#### THE INPUT
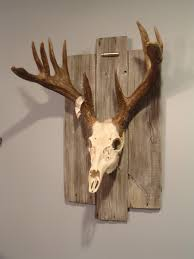 Skull Decorations For The Home Adding Wood Love The Character It Adds J Here Chad Truitt For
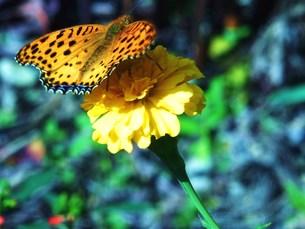 花と蝶 FYI00225673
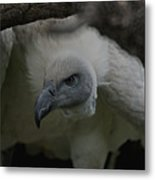 The Vulture Dry Brushed Metal Print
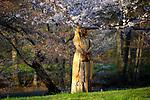 2017 annual Cherry Blossom Festival in branch brook park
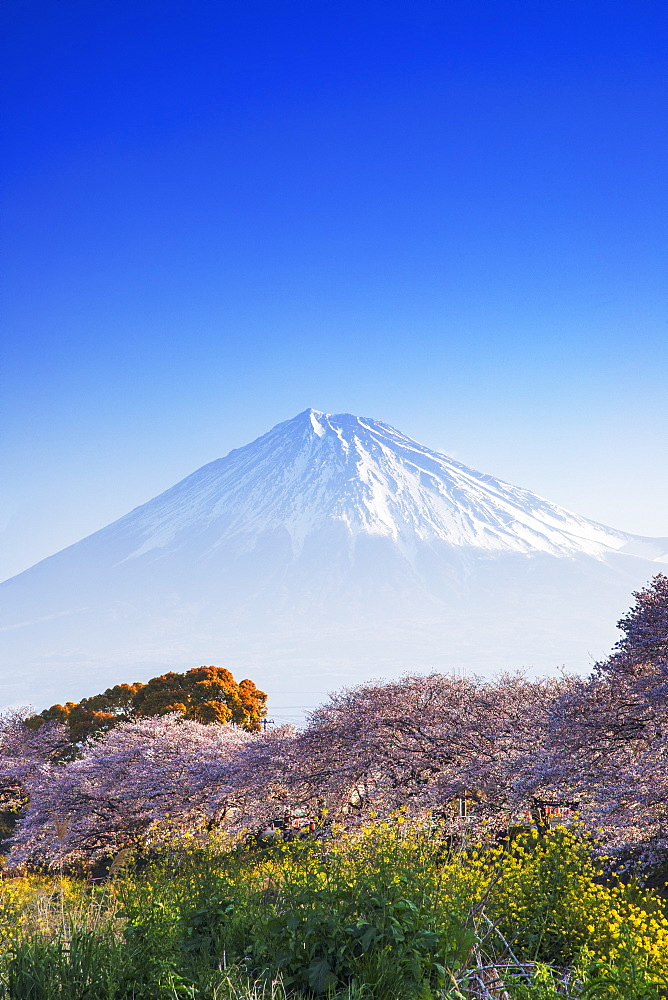 Mount Fuji, 3776m, UNESCO World Heritage Site, Yamanashi Prefecture, Honshu, Japan, Asia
########
From the line containing "花と蝶 FYI00225673" through the end of the entries, quote each line exactly and nothing else, excluding all pictures.

ANSWER SECTION:
 花と蝶 FYI00225673
 The Vulture Dry Brushed Metal Print
 2017 annual Cherry Blossom Festival in branch brook park
 Mount Fuji, 3776m, UNESCO World Heritage Site, Yamanashi Prefecture, Honshu, Japan, Asia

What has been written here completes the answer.